Per questo si può parlare di 'gamification', "rendere un programma un gioco – sostiene – un’esperienza in cui lo spettatore può modificare le azioni che poi vedrà". L’intrattenimento perciò "dovrà evolversi, soprattutto dopo che abbiamo abituato lo spettatore a una determinata esperienza. Ormai ne viviamo di così totalizzanti che anche l’intrattenimento sta prendendo una nuova forma con una presenza più attiva". Per esempio "nel caso del televoto avviene tutto a posteriori, perché i cantanti vengono a sapere dopo il risultato, mentre questa interazione è in contemporanea". Con il Fantasanremo è cambiata anche la narrazione, condotta da chi ha ideato il gioco. Certo è che "quando il narratore ha in mano le regole del gioco potenzialmente potrebbe diventare pericoloso, perché decidiamo noi che storia raccontare".

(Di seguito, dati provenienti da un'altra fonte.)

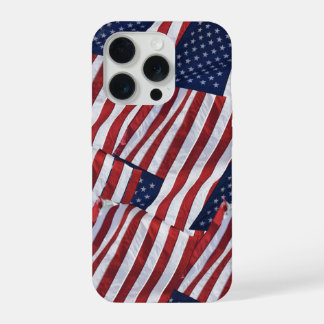 Flagge USA iPhone Hülle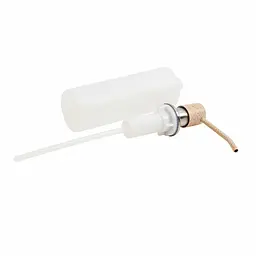 Дозатор миючого засобу Platinum Brushed SA001 сафарі, Сафари - мініатюра 2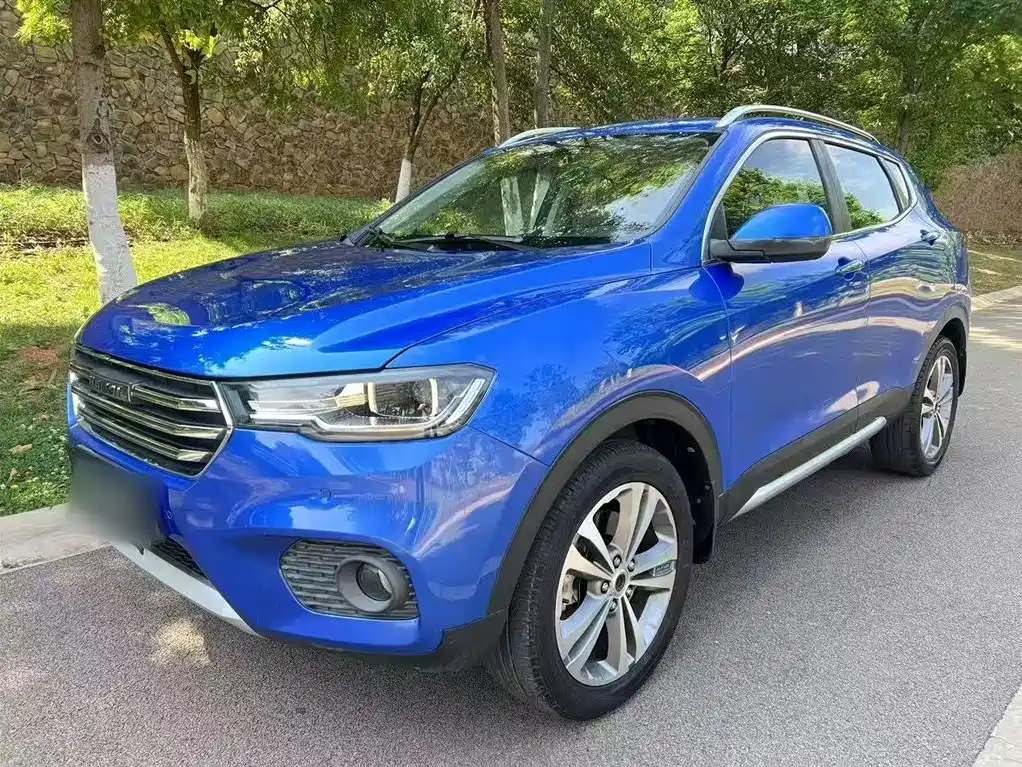 HAVAL H2S 2017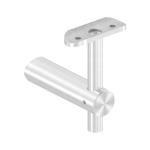 Feldmann 50370-240 - nerezový držiak madla pr. 42,4 mm, na rúrku pr. 42,4 mm, pre nerezové zábradlie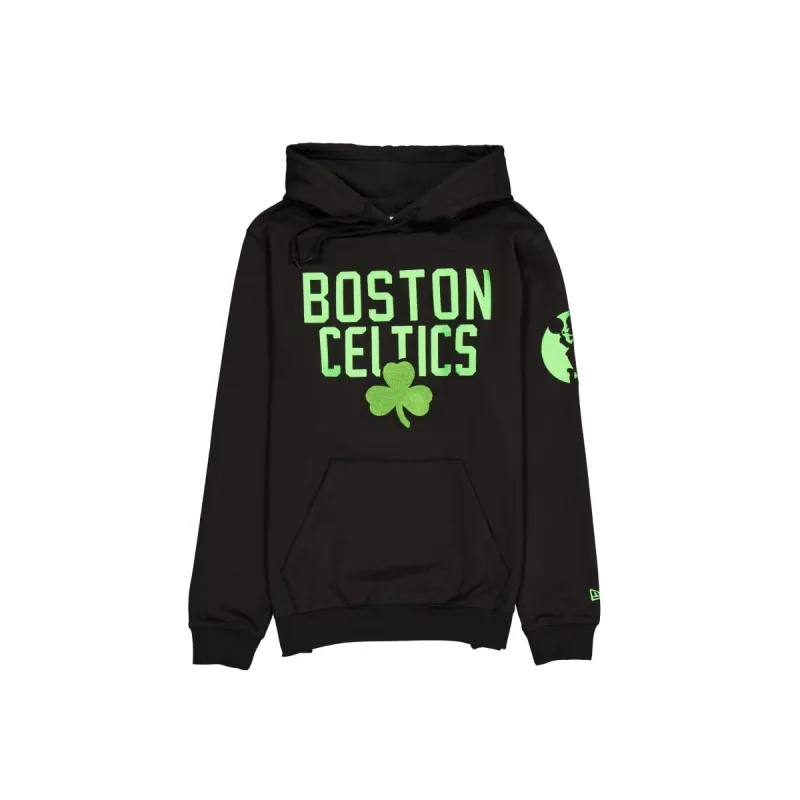 Boston Celtics 2024 City Edition Hoodie sold by New Era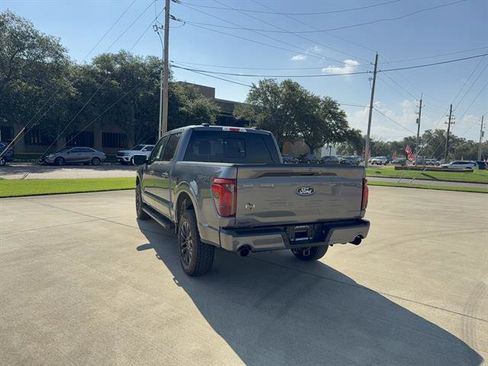 Used 2025 Ford F150 XLT w/ Equipment Group 302A MID AWD/4WD image 5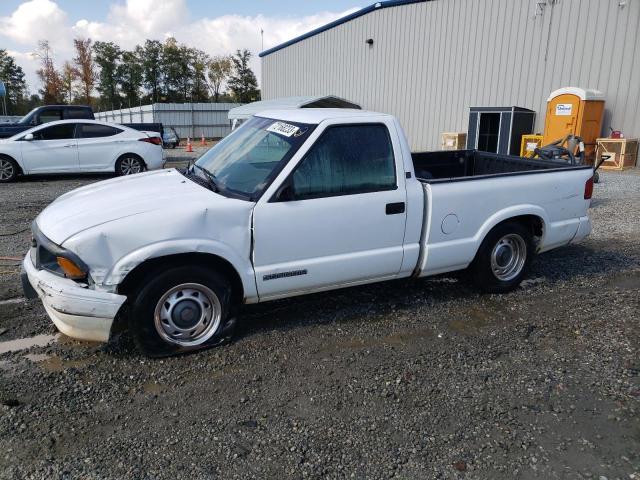 Photo 1 from auction – 1997 GMC SONOMA with VIN 1GTCS1442VK509268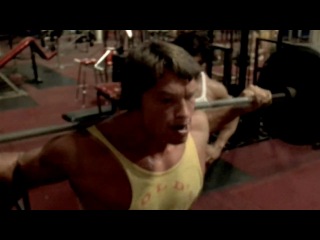 Mr Olympia 1975: The Great Arnold Schwarzenegger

Sanremo è sempre stato un festival "molto passivo, fortemente legato a regolamento rigido", che ha compiuto quest’anno 72 anni e che forse è voluto entrare in una nuova fase. È innegabile che il Fantasanremo abbia contribuito all’aumento di pubblico e dello share: "Amadeus ha sentito l’esigenza di volergli dare una nuova anima – continua – bisognerà capire se il prossimo conduttore vorrà impossessarsi di questo strumento, coinvolgendo sempre più persone".
Sarà questo il futuro della televisione? "Se la tv deciderà di sfociare in un’esperienza di totale intrattenimento e tendere sempre di più verso la gamification, saranno solo l’evoluzione del mondo e della tecnologia a deciderlo".
Il Fantasanremo quindi non rappresenta solo un gioco, ma possiede un grandissimo potenziale: "Un altro passo futuro potrebbe essere il tentativo di far nascere collaborazioni brandizzate".
Potrebbero quindi sorgere "moltissimi altri 'Fanta', legati ad altri programmi televisivi in diretta perché adesso tutti potrebbero cercare esperienze simili". La televisione potrebbe quindi aver trovato "un modo di piacere al suo pubblico giovane": la sua fortuna infatti è quella di avere strumentazioni professionali, "che potrebbero essere utilizzate non più soltanto in modo fine a se stessa, ma per creare qualcosa che esca dal tubo catodico per sfociare in nuovi prodotti crossmediali".